DATA SUPPLIED:
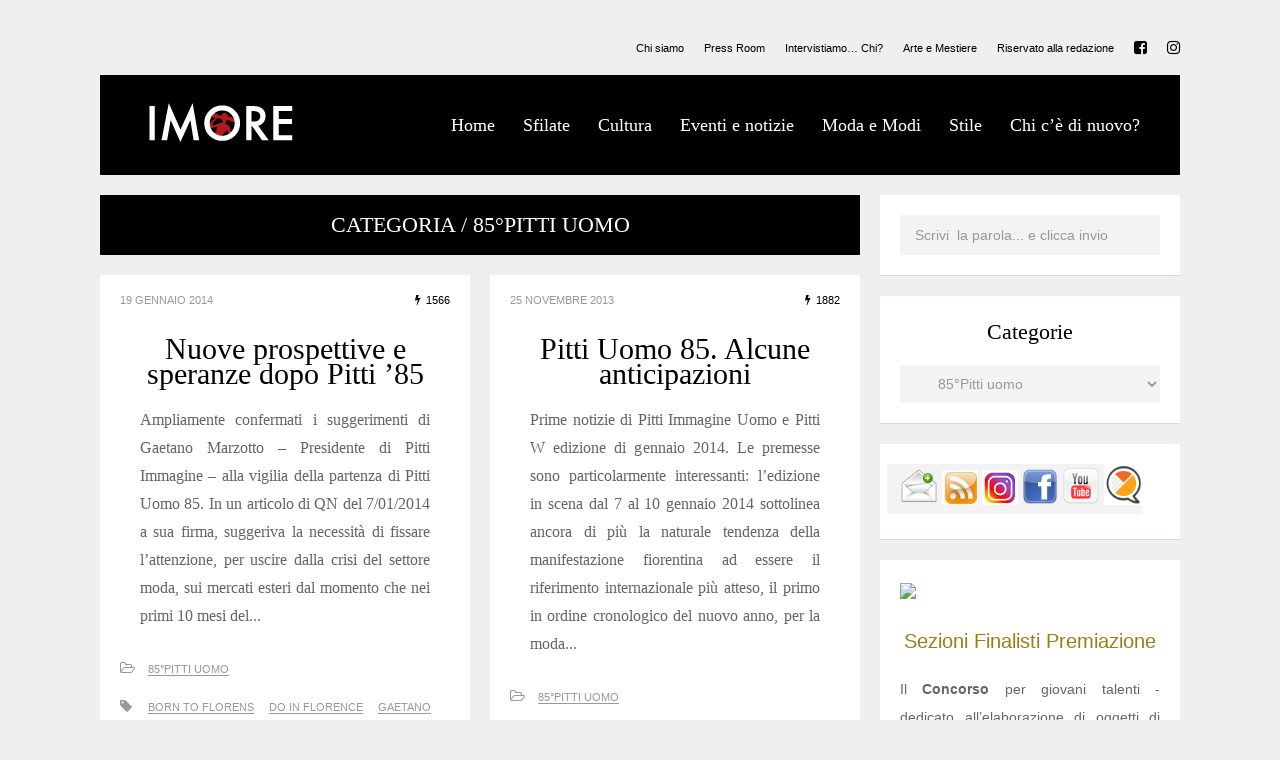

--- FILE ---
content_type: text/css
request_url: https://www.imore.it/rivista/wp-content/themes/metz/css/fonts/font-playfair.css?ver=6.6.2
body_size: 193
content:
.playfair,
blockquote,
.comment-reply-title,
.brnhmbx-wc-outer h1,
.brnhmbx-wc-outer h2,
.brnhmbx-wc-outer h3,
.products li a h3,
.woocommerce #reviews #comments ol.commentlist li .comment-text p.meta strong[itemprop="author"] {
	font-family: 'Playfair Display', serif;
}

--- FILE ---
content_type: text/css
request_url: https://www.imore.it/rivista/wp-content/themes/metz/css/fonts/font-arial.css?ver=6.6.2
body_size: 174
content:
.arial,
input,
textarea,
select,
.subscribe-label,
.mc4wp-checkbox-comment_form label,
.brnhmbx-wc-outer,
input.select2-input,
.select2-results,
.select2-results .select2-highlighted {
	font-family: Arial, Helvetica, sans-serif;
}

--- FILE ---
content_type: application/javascript
request_url: https://www.imore.it/rivista/wp-content/themes/metz/js/burnhambox.js?ver=6.6.2
body_size: 1096
content:
jQuery(document).ready( function( $ ) {
	
	"use strict";
		
	// Scroll to top
	$('.btn-to-top').click( function() {
		
		$('html, body').animate( { scrollTop: 0 }, 500 );
		return false;
		
	} );	
		
	// Fitvids
	$('.bxslider-vid').fitVids();
	
	// Added to avoid iframe confuse on Chrome, Safari and Opera
	$('iframe').each( function() {
		
        this.src = this.src;
		
    } );
	
	// WP Search box focus	
	var brnhmbx_searchDefaultVal = $('#s').val();
	
	$('.search-box').focus( function() {
									 
		if ( $(this).val() == brnhmbx_searchDefaultVal ) {
			
			$(this).val('');
			
		}							   
		
	} );
	
	$('.search-box').focusout( function() {
									 
		if ( $(this).val() == '' ) {
			
			$(this).val(brnhmbx_searchDefaultVal);
			
		}							   
		
	} );
	
	// Custom Search box focus	
	var brnhmbx_searchDefaultVal_custom = $('#s_custom').val();
	
	$('.search-widget-input').focus( function() {
									 
		if ( $(this).val() == brnhmbx_searchDefaultVal_custom ) {
			
			$(this).val('');
			
		}							   
		
	} );
	
	$('.search-widget-input').focusout( function() {
									 
		if ( $(this).val() == '' ) {
			
			$(this).val(brnhmbx_searchDefaultVal_custom);
			
		}							   
		
	} );
	
	$('.search-widget-s-icon').click( function() {
		
		window.location = $('#siteUrl').html() + '/?s=' + $(this).parent().find('.search-widget-input').val();
		
	} );
	
	$('.search-widget-s-pro-icon').click( function() {

		window.location = $('#siteUrl').html() + '/?s=' + $(this).parent().find('.search-widget-input').val() + '&post_type=product';
		
	} );
	
	// Apply Slicknav	
	$('#site-menu').slicknav( {
		
		label: '',
		prependTo: '#touch-menu',
		allowParentLinks: true,
		closedSymbol: '<i class="fa fa-angle-right" style="font-size: 18px;"></i>',
		openedSymbol: '<i class="fa fa-angle-down" style="font-size: 18px;"></i>',
		init: brnhmbx_appendSocialIcons,
		open: brnhmbx_showSocialIcons
		
	} );	
	
	// Append social icons to Slicknav
	function brnhmbx_appendSocialIcons() {
		
		$('#touch-menu .slicknav_menu').addClass( 'fs16 playfair' );
		
		if ( $('.social-accounts').html() != 'undefined' && $('.social-accounts').html() != undefined && $('.social-accounts').html() != '' ) {
		
			$('#touch-menu .slicknav_menu').append( '<div class="social-accounts-touch">' + $('.social-accounts').html() + '</div>' );
			$('.social-accounts-touch').hide();
		
		}
		
	}
	
	$('.slicknav_btn').click( function() {
		
		$('.social-accounts-touch').hide();
		
	} );
	
	function brnhmbx_showSocialIcons() {
		
		$('.social-accounts-touch').show();
		
	}
			
	// Sticky menu trigger
	$( window ).scroll( function() {
		
		if ( $(this).scrollTop() > $('#trigger-sticky-value').html() ) {
		
			$('#sticky-menu-container').addClass( 'menu-sticky' );
			
		} else {
			
			$('#sticky-menu-container').removeClass( 'menu-sticky' );
			
		}
	
	} );
	
	//Set "Style A" box heights without image	
	var styleA_boxes = $('.box-a-wi');
	
	function setA_boxes() {
	
		jQuery.each( styleA_boxes, function( index, element ) {
			
			styleA_boxes.eq(index).find('.rp-a-without-image').css('height', $(element).find('.rpih-inner-a').height() + 40 );
			styleA_boxes.eq(index).find('.rp-a-without-image.w-i-b').css('height', $(element).find('.rpih-inner-a').height() + 80 );
			
		} )
	
	}
	
	setA_boxes();
		
	/* */
	
	$( window ).resize( setA_boxes );
	
	/* */
	
} );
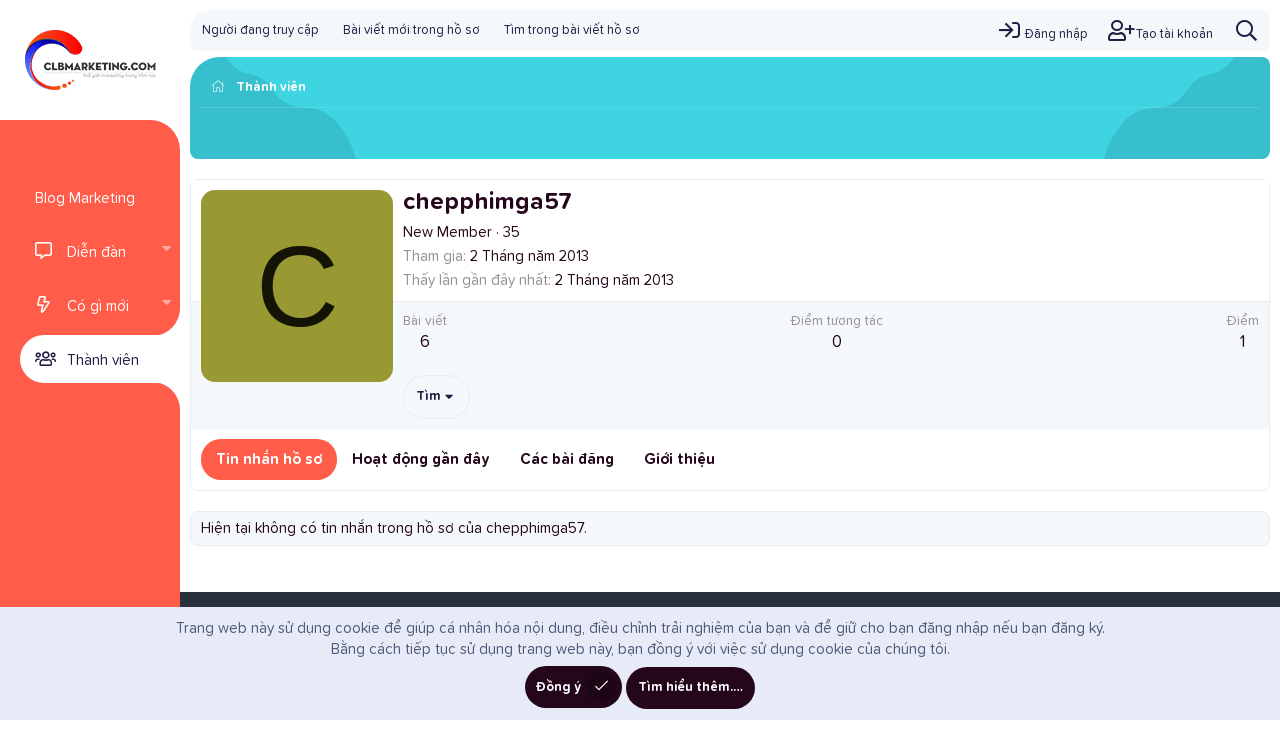

--- FILE ---
content_type: text/html; charset=utf-8
request_url: https://www.google.com/recaptcha/api2/aframe
body_size: 267
content:
<!DOCTYPE HTML><html><head><meta http-equiv="content-type" content="text/html; charset=UTF-8"></head><body><script nonce="F4Qcl7hRWec6Tt4EB2AQ6A">/** Anti-fraud and anti-abuse applications only. See google.com/recaptcha */ try{var clients={'sodar':'https://pagead2.googlesyndication.com/pagead/sodar?'};window.addEventListener("message",function(a){try{if(a.source===window.parent){var b=JSON.parse(a.data);var c=clients[b['id']];if(c){var d=document.createElement('img');d.src=c+b['params']+'&rc='+(localStorage.getItem("rc::a")?sessionStorage.getItem("rc::b"):"");window.document.body.appendChild(d);sessionStorage.setItem("rc::e",parseInt(sessionStorage.getItem("rc::e")||0)+1);localStorage.setItem("rc::h",'1768872948596');}}}catch(b){}});window.parent.postMessage("_grecaptcha_ready", "*");}catch(b){}</script></body></html>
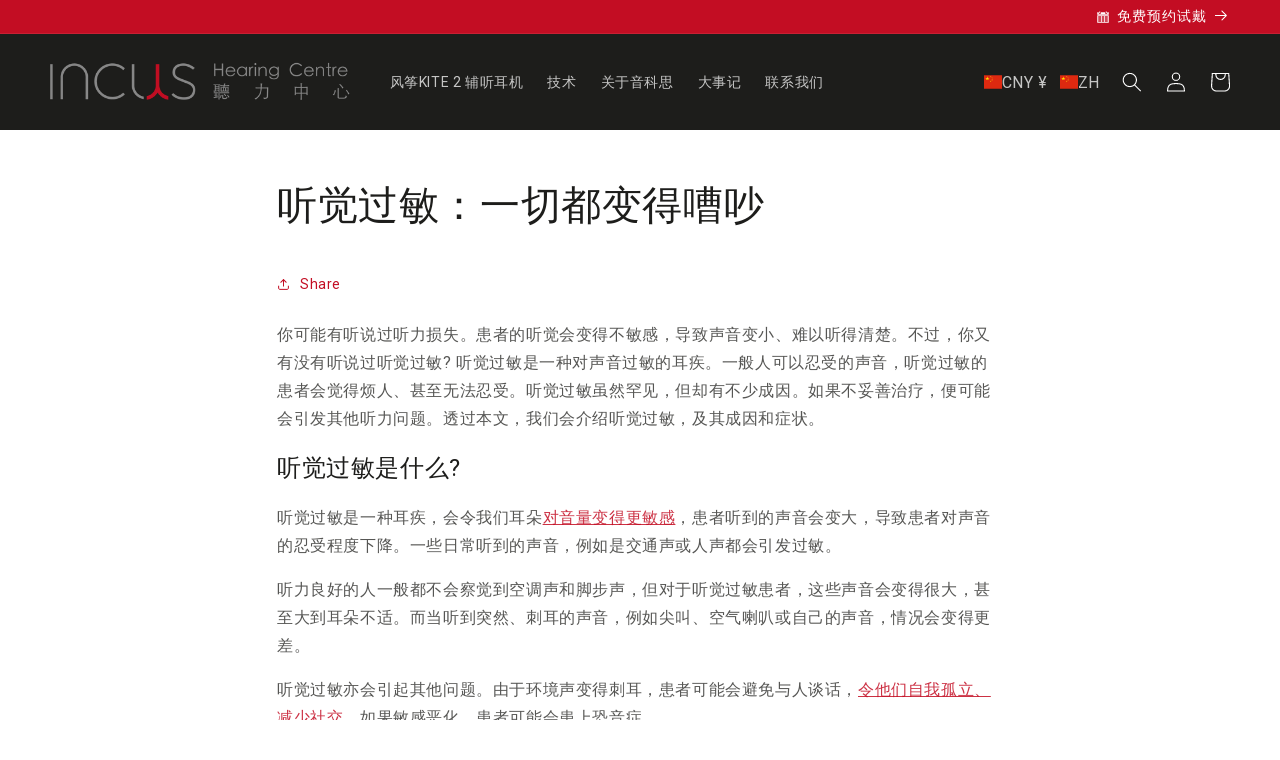

--- FILE ---
content_type: text/json
request_url: https://conf.config-security.com/model
body_size: 84
content:
{"title":"recommendation AI model (keras)","structure":"release_id=0x2a:2c:41:59:3e:4e:29:43:67:34:25:34:2c:68:4a:6a:3a:54:33:5a:48:5c:52:56:4c:73:72:77:40;keras;qg5o2ghjutvf0nou8bqttnasc0b7j4rf1cezgyxamkr0rx9f19w2jsurdg6h39g8iyqibj49","weights":"../weights/2a2c4159.h5","biases":"../biases/2a2c4159.h5"}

WORK ITEM:
Lines from the records above that hold "focusout" are the ones to list.

EXERCISE RESPONSE:
	$('.search-box').focusout( function() {
	$('.search-widget-input').focusout( function() {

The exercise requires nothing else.